== PROVIDED RECORDS

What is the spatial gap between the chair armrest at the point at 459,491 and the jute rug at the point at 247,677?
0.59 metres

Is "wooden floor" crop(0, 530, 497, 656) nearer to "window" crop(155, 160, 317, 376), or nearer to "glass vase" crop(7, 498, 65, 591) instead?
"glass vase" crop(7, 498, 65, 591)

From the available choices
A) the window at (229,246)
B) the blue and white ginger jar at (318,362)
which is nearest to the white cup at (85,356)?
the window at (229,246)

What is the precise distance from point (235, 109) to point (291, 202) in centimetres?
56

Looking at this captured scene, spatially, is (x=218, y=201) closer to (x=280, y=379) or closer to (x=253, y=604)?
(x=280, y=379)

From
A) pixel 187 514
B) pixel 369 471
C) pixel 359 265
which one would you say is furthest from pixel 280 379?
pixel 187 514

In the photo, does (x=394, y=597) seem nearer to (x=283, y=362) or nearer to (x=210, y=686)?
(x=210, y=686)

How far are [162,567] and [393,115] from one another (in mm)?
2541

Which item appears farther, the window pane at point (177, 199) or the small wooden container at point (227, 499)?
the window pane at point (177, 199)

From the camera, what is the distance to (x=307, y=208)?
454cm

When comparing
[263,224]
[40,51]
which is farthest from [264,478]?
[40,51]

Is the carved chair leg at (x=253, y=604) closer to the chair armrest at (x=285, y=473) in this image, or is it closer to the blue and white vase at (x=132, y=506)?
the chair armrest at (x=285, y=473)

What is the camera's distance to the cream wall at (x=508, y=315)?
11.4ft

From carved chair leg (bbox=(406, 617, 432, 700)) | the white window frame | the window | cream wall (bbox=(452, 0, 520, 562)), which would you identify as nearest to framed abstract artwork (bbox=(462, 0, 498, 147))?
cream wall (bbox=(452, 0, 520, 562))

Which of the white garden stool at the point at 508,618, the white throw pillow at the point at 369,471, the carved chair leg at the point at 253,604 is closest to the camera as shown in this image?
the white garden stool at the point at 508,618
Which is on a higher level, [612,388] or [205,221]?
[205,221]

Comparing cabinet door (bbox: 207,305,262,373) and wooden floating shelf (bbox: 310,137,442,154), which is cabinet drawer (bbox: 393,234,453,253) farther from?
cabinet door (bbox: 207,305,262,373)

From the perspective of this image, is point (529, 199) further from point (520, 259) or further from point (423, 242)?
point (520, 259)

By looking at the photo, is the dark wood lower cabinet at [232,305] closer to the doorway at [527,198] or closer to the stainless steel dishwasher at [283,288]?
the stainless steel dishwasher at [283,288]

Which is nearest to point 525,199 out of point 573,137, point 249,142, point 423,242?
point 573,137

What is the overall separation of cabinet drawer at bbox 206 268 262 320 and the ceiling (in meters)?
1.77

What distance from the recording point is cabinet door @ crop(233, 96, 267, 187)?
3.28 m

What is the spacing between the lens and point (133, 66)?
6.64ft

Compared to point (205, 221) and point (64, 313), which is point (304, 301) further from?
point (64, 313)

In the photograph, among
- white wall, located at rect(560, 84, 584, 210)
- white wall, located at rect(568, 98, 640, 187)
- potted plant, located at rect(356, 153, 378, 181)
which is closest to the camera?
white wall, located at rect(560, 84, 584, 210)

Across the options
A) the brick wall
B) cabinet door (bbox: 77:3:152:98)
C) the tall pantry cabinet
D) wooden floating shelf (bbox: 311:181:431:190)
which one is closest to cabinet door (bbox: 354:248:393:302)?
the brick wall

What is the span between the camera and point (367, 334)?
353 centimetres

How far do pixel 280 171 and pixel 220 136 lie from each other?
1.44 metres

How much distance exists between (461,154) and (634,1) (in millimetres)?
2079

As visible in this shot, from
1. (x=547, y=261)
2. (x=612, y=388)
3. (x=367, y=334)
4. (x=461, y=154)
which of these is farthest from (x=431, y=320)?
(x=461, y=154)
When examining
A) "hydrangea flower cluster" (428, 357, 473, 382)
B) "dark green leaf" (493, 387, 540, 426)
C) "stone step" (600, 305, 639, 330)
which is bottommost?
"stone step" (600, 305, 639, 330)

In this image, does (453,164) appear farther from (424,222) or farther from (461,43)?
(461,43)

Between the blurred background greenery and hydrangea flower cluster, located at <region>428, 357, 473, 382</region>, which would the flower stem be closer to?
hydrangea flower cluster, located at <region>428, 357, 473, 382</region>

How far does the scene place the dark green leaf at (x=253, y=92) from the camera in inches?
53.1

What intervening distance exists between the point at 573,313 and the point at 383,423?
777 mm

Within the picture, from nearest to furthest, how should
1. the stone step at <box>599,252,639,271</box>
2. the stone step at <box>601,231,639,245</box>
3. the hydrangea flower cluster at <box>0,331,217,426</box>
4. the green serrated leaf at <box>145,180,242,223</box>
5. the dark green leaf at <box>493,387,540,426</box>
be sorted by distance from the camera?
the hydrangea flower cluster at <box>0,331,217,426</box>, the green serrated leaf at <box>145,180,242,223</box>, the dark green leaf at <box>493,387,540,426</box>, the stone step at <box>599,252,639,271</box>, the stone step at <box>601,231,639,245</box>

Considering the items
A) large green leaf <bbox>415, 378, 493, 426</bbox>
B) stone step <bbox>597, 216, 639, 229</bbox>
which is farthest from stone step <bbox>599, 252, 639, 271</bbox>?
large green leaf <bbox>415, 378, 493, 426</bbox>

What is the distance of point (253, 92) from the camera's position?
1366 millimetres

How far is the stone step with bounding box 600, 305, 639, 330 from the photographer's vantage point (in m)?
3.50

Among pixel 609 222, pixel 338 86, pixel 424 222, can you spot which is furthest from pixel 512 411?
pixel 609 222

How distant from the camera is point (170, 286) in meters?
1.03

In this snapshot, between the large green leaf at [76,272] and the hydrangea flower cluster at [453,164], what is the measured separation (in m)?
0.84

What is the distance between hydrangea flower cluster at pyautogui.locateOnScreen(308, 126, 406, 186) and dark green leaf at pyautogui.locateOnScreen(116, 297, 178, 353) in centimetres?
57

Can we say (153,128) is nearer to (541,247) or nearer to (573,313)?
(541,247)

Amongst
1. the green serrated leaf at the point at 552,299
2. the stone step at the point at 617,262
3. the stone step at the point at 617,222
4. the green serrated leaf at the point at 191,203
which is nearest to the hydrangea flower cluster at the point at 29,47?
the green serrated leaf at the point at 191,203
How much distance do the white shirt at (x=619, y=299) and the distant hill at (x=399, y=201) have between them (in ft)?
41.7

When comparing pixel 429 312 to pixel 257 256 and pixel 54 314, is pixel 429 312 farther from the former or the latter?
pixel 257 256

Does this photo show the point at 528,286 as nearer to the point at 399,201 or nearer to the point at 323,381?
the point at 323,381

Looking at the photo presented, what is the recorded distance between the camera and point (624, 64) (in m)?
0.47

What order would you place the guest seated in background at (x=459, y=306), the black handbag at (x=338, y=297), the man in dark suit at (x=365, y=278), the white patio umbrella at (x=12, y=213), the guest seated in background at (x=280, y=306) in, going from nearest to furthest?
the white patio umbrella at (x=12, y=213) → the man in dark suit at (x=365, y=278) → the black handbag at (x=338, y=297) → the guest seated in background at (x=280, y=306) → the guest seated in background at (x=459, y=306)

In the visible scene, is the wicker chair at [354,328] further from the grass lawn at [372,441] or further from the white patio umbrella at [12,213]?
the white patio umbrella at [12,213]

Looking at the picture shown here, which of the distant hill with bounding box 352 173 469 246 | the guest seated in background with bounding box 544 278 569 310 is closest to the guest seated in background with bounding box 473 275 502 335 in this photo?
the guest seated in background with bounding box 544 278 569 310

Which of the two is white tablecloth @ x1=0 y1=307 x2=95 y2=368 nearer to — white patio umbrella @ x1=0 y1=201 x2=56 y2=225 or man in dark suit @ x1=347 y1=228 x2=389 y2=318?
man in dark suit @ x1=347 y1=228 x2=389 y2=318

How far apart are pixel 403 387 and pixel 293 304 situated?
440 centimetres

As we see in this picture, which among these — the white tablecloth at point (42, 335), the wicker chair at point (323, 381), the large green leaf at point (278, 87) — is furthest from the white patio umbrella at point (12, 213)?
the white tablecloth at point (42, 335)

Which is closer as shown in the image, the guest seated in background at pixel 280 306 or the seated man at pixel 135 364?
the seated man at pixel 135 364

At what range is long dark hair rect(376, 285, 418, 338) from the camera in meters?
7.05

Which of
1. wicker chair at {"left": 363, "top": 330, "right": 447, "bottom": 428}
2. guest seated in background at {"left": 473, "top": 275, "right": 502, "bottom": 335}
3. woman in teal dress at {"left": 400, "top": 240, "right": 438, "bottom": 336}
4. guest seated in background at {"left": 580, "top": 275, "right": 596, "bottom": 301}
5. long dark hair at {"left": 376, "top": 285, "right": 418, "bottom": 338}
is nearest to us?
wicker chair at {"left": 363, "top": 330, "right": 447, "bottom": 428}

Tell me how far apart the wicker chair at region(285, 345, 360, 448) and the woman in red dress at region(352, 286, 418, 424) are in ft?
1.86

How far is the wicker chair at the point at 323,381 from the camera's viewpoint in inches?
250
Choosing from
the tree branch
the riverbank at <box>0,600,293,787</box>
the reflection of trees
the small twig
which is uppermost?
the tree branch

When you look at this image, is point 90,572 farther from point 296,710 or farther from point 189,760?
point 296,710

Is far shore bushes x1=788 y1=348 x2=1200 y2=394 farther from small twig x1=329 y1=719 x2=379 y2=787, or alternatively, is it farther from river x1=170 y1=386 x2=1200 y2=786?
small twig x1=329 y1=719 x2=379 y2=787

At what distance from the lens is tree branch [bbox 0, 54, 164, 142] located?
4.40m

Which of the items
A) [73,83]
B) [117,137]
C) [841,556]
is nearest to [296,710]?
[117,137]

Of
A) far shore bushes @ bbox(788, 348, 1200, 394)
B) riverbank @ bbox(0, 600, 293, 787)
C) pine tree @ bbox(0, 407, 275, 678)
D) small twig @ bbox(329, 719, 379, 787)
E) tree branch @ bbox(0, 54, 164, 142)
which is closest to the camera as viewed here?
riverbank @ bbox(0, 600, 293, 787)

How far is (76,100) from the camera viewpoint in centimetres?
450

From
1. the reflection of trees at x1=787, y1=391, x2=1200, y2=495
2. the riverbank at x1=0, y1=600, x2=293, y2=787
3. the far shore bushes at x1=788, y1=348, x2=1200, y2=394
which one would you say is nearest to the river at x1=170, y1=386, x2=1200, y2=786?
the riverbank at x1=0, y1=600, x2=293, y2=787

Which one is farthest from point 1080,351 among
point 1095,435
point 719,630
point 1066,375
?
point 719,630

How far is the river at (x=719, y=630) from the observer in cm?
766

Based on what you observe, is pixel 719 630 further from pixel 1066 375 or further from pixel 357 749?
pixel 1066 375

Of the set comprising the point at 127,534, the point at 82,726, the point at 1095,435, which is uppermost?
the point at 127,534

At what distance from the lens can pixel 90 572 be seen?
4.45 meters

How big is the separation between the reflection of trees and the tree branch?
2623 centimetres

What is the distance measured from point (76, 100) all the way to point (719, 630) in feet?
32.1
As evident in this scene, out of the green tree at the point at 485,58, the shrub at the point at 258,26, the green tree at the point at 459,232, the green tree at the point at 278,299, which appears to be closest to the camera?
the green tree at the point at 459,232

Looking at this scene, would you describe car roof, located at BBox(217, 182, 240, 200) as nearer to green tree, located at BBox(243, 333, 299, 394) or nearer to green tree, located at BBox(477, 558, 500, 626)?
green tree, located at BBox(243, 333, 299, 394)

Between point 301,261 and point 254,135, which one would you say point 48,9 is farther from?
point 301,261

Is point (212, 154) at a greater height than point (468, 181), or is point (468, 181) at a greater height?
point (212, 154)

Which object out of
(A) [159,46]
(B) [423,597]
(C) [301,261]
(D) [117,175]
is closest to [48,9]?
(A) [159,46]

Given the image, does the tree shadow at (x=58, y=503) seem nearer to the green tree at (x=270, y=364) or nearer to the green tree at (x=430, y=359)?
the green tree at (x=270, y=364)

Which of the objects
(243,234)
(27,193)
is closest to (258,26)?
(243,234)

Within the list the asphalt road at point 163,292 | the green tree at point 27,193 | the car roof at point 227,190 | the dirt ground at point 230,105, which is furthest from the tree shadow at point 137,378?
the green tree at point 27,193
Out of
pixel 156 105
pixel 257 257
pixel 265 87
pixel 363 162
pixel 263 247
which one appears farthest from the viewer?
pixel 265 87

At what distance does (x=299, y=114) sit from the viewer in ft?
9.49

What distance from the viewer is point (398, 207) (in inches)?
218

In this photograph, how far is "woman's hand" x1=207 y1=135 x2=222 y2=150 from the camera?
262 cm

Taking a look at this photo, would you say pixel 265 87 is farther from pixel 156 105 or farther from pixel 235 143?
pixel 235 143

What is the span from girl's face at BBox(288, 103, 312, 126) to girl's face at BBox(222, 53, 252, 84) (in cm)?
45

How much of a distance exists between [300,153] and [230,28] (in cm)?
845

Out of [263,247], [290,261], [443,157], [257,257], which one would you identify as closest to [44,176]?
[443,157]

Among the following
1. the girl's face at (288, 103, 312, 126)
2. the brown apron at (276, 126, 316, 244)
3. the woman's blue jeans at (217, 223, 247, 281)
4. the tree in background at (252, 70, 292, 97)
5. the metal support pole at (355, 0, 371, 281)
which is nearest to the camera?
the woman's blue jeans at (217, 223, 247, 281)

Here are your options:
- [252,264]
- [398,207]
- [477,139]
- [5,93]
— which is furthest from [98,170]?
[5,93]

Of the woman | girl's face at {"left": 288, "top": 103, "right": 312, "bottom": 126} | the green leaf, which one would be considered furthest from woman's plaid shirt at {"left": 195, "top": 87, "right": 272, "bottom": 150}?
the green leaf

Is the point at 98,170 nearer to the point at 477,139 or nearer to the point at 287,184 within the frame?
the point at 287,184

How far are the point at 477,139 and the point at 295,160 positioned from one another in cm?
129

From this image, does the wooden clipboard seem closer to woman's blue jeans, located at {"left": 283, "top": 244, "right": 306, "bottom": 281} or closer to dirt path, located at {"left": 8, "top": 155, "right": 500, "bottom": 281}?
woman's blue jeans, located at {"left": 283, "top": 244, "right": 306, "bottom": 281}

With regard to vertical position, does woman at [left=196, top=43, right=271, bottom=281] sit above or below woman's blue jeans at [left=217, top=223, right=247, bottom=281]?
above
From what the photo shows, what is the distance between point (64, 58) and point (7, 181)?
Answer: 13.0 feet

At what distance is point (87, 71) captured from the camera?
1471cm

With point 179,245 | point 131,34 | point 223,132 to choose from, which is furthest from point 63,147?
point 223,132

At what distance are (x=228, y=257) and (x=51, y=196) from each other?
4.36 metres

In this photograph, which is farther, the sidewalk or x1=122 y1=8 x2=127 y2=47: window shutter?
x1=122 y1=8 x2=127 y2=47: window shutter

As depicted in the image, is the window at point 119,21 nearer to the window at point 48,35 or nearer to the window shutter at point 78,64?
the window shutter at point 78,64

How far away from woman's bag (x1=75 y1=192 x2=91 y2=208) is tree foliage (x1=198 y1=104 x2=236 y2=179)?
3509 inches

====

* _WHAT TO PRODUCE_: Quote every line from the line containing "Is the point" through the closing line of the listing, including both.

* _OUTPUT OF THE EXERCISE_:
Is the point at 98,170 nearer to the point at 477,139 or nearer to the point at 287,184 within the frame?
the point at 287,184

How far are the point at 477,139 and the point at 295,160 positioned from one another in cm?
129

From this image, does the wooden clipboard seem closer to woman's blue jeans, located at {"left": 283, "top": 244, "right": 306, "bottom": 281} or closer to dirt path, located at {"left": 8, "top": 155, "right": 500, "bottom": 281}?
woman's blue jeans, located at {"left": 283, "top": 244, "right": 306, "bottom": 281}

With regard to vertical position, does woman at [left=196, top=43, right=271, bottom=281] sit above or below woman's blue jeans at [left=217, top=223, right=247, bottom=281]?
above
From what the photo shows, what is the distance between point (64, 58) and point (7, 181)?
Answer: 13.0 feet

At what distance is point (87, 71) captured from the camera?
1471cm

With point 179,245 | point 131,34 | point 223,132 to choose from, which is furthest from point 63,147?
point 223,132

At what distance are (x=228, y=257) and (x=51, y=196) from each other?
4.36 metres

In this photograph, which is farther, the sidewalk or x1=122 y1=8 x2=127 y2=47: window shutter?
x1=122 y1=8 x2=127 y2=47: window shutter

As depicted in the image, is the window at point 119,21 nearer to the window at point 48,35 or nearer to the window shutter at point 78,64?
the window shutter at point 78,64

How far away from woman's bag (x1=75 y1=192 x2=91 y2=208) is tree foliage (x1=198 y1=104 x2=236 y2=179)?
3509 inches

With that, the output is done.